È il tempo che passa e anche le strade si dividono, con Marilù ci siamo visti altre due volte, all’ospedale di Fiorenzuola e nella sua casa di Castel Arquato prima della sua scomparsa.

Nel 2012 è proprio Irene (la figlia di Jean Gian Pozzi e Rita degli Esposti) che realizza il documentario L’amica delle rondini con una lunga e commovente intervista girata nella casa di Castel Arquato dove Marilù era tornata. Irene scrive anche la sua tesi universitaria su Marilù Parolini, delineandone una estesa biografia, ricca di particolari di cinema verità e fotografia. La fotografia che Marilù aveva nel sangue visto che suo fratello più piccolo, uno dei più bravi stampatori italiani di fotografie in bianco e nero, ancora oggi è titolare del rinomato laboratorio fotografico «Camera Chiara» a Milano. L’altro fratello che ogni tanto veniva a Roma era Daniele Parolini, sulle cronache rosa primo «moroso» di Mina, giocatore della Cremonese e poi giornalista sportivo del Corriere della Sera.

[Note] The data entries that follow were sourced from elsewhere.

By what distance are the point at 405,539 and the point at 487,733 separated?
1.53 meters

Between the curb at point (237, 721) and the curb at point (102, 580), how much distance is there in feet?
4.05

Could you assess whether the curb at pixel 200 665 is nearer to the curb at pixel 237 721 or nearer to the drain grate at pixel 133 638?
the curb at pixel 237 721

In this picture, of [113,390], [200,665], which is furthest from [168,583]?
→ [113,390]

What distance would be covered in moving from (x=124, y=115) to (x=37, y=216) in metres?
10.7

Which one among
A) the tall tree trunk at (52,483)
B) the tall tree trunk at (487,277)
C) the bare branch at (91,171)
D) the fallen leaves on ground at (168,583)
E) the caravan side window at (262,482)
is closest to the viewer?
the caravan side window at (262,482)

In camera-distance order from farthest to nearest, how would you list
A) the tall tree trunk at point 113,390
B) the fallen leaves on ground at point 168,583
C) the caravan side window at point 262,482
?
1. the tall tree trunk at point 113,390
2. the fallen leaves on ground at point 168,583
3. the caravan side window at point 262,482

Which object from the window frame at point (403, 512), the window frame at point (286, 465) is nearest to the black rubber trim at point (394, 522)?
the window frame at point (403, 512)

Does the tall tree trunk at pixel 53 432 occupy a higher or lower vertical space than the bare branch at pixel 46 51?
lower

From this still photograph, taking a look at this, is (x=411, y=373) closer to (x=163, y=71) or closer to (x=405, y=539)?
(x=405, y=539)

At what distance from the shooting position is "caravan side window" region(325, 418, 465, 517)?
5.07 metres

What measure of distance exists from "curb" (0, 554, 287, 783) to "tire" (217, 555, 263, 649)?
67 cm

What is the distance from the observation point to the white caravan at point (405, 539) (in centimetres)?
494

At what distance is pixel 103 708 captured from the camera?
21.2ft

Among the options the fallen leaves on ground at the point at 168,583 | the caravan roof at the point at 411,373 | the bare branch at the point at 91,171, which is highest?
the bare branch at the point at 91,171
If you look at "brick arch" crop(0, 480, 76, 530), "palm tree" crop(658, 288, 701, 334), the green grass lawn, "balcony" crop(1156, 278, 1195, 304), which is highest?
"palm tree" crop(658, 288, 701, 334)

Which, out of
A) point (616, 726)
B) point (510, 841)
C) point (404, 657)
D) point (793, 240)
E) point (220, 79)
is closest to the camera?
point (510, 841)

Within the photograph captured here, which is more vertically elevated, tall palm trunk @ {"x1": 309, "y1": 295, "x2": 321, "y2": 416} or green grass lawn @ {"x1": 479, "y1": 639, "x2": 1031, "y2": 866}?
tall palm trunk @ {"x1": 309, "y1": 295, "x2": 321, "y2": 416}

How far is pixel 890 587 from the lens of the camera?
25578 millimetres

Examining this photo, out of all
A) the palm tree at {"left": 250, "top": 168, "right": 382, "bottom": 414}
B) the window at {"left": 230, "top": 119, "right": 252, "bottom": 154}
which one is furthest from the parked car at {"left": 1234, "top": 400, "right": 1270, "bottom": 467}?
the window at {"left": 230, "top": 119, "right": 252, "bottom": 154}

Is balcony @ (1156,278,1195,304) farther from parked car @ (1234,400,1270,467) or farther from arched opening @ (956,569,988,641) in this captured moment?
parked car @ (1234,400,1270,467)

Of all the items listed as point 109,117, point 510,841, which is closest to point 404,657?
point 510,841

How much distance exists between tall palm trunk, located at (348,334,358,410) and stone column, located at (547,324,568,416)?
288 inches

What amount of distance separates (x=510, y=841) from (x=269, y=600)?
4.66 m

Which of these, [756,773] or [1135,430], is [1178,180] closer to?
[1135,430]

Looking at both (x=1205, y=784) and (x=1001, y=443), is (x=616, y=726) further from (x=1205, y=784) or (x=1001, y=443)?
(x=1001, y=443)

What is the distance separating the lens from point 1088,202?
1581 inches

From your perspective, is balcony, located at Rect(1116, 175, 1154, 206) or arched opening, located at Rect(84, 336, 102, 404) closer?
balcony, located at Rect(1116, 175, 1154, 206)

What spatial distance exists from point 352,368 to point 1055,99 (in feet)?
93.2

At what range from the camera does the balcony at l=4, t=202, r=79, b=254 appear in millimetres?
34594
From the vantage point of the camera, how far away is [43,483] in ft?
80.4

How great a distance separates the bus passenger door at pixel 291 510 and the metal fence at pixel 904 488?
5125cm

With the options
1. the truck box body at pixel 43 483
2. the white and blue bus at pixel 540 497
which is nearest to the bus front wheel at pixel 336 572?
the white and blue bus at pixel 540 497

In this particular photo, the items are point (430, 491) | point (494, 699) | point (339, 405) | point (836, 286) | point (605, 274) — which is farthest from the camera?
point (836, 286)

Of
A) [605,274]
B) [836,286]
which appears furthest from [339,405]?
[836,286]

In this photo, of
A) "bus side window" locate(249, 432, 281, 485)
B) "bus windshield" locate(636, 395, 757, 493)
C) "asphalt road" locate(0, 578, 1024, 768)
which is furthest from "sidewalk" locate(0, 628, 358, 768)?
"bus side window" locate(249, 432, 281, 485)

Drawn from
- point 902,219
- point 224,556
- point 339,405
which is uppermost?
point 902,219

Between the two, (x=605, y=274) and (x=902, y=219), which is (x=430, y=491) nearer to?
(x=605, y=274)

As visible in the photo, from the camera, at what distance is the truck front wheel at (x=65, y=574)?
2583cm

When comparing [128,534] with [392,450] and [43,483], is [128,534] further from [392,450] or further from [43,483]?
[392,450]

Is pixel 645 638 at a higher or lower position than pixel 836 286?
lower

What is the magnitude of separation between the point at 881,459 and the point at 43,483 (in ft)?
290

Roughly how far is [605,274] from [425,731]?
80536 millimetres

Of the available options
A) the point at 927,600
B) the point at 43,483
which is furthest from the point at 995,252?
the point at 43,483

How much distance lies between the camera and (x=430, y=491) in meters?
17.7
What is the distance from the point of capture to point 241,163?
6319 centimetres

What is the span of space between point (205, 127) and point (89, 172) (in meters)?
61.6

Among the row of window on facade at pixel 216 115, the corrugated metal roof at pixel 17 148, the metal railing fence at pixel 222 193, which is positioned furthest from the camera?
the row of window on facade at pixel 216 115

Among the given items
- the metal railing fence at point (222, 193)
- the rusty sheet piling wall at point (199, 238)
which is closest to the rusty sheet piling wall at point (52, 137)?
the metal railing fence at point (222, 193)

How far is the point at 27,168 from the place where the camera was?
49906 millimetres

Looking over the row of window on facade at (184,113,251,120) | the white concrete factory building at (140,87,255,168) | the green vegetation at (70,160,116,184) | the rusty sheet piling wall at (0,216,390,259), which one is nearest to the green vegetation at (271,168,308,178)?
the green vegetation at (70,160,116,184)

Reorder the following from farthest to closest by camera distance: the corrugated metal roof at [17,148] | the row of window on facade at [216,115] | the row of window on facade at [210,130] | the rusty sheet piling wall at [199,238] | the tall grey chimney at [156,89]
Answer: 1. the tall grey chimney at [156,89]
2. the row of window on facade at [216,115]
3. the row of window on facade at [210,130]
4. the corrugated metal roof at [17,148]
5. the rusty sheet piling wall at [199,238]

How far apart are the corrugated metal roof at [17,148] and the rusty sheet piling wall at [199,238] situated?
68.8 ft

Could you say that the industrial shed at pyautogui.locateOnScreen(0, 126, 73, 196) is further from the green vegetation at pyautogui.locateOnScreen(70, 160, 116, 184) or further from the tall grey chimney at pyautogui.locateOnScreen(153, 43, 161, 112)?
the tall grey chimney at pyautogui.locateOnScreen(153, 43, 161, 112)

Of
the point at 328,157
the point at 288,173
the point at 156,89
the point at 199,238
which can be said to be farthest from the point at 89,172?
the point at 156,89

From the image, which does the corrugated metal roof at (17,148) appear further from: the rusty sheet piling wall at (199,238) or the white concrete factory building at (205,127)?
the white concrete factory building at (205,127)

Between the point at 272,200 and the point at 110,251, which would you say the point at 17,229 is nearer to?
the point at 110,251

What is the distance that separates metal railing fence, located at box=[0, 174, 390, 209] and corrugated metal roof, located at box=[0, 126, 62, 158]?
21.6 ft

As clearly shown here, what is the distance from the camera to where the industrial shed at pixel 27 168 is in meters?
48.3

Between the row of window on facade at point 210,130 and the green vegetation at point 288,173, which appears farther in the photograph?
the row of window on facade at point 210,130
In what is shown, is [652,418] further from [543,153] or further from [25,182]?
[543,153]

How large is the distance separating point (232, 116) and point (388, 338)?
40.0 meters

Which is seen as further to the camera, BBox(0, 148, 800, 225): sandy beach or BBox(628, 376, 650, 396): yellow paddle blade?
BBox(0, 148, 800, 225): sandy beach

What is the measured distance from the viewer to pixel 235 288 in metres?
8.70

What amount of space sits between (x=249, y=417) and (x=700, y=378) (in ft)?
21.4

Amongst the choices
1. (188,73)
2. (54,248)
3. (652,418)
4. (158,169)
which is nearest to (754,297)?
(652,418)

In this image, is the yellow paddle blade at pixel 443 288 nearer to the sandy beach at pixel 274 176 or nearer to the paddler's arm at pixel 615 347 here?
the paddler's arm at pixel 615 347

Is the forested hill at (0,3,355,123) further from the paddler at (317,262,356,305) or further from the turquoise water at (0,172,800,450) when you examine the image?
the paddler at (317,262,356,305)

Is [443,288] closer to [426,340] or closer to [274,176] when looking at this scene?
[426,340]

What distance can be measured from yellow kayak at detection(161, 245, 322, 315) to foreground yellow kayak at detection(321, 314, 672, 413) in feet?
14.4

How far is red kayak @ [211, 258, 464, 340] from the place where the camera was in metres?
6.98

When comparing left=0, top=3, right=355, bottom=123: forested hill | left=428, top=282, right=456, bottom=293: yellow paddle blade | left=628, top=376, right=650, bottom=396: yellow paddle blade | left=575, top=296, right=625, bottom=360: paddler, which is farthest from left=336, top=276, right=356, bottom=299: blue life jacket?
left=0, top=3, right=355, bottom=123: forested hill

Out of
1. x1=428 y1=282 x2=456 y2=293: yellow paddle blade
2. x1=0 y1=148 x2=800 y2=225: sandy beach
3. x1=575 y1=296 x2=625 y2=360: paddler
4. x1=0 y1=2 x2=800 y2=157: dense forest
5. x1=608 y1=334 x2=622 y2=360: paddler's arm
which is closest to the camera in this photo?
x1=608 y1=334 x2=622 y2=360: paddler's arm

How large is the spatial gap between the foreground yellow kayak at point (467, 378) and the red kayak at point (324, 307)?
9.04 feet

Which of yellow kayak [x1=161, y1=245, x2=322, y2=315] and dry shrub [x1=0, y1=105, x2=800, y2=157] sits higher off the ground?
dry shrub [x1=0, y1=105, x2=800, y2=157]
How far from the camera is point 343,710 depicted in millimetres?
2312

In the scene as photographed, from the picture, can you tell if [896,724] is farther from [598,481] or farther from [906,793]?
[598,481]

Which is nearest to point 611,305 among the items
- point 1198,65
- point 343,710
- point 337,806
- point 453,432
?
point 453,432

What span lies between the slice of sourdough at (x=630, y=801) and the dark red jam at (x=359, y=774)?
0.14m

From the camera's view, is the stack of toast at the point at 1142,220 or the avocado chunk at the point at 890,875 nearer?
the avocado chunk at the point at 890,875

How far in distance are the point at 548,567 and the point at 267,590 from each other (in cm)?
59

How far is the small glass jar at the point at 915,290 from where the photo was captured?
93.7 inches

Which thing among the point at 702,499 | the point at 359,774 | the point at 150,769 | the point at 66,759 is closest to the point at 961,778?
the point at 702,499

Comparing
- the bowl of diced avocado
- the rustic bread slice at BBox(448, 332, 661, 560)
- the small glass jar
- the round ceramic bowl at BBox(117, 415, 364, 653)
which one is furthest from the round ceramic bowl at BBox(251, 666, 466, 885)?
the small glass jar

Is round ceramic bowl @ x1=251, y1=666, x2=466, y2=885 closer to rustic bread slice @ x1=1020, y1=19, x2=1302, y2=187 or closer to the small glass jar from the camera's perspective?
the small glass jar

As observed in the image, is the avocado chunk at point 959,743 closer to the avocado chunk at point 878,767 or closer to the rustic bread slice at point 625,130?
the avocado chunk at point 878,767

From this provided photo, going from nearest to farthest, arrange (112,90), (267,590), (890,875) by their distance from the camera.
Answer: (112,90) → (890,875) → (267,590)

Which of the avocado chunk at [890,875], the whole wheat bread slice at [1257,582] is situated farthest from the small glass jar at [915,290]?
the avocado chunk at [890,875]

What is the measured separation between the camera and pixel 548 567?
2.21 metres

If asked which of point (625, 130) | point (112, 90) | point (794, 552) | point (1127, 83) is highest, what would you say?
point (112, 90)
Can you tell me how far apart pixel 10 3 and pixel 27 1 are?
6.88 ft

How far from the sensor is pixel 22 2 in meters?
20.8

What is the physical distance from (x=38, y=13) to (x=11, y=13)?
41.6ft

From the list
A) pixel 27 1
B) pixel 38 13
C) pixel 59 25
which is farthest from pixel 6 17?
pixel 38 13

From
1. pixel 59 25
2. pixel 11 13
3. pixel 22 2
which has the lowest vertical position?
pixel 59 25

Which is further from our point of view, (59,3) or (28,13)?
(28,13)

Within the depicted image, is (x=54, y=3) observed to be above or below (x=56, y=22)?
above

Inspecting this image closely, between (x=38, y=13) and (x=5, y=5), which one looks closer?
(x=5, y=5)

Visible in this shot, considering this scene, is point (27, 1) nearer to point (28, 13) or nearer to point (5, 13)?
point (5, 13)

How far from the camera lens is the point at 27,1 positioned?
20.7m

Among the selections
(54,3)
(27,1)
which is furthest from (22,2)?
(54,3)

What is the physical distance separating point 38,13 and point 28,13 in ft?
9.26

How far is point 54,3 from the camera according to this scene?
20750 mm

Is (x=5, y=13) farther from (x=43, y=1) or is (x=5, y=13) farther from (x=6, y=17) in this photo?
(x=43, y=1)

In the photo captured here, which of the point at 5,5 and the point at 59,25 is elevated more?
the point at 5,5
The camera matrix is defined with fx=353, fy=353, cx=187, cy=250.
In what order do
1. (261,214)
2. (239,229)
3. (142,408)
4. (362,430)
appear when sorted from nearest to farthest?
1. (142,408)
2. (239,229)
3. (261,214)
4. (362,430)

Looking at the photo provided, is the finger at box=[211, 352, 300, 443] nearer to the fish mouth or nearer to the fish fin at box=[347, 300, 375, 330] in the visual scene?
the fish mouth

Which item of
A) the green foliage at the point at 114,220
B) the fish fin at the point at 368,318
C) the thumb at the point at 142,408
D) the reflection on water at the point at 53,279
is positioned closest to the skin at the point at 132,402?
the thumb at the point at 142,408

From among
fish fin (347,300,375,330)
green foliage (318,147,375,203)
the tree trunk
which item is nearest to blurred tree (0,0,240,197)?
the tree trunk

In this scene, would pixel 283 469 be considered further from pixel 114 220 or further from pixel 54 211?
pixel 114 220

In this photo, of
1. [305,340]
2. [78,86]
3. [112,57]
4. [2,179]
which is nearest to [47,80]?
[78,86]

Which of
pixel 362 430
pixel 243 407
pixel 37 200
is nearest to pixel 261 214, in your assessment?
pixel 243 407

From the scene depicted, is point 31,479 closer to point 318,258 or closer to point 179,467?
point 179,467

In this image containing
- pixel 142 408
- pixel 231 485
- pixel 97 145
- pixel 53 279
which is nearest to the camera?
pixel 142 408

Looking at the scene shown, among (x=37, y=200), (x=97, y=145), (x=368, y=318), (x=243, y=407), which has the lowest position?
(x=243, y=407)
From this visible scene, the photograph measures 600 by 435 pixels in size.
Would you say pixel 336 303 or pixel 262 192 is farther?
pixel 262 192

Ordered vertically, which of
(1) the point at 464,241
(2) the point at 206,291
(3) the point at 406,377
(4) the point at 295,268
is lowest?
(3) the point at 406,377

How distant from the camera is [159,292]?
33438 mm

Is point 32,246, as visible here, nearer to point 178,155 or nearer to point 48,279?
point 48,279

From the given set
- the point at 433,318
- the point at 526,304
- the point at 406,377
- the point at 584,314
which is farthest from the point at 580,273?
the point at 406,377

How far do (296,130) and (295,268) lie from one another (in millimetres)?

Ma è con Edgar Morin, grande filosofo e sociologo, che oggi ha 102 anni, che si può proprio dire che Marilù ha mantenuto un legame nel tempo. Scrive Edgar Morin: «Rividi Marilù a Parigi e a Roma, nel suo appartamentino vicino a Campo de’ Fiori, dove frequentava il suo vinaio. Poi si stabilì in una casa della sua famiglia, in un paese, tra Cremona e Parma, dove visse in solitudine e divenne invalida. Morì nel 2012 senza che lo sapessi».

Io di Marilù ricordo la sua sensibilità, l’ironia e le risate, la profondità di pensieri affettuosi e la bellezza. Per lei a fine secolo nel nuovo millennio, i suoi ultimi dieci anni di ritiro nella sua bassa padana quasi in esilio. Per tutti nel tempo una memoria latente che si rivela.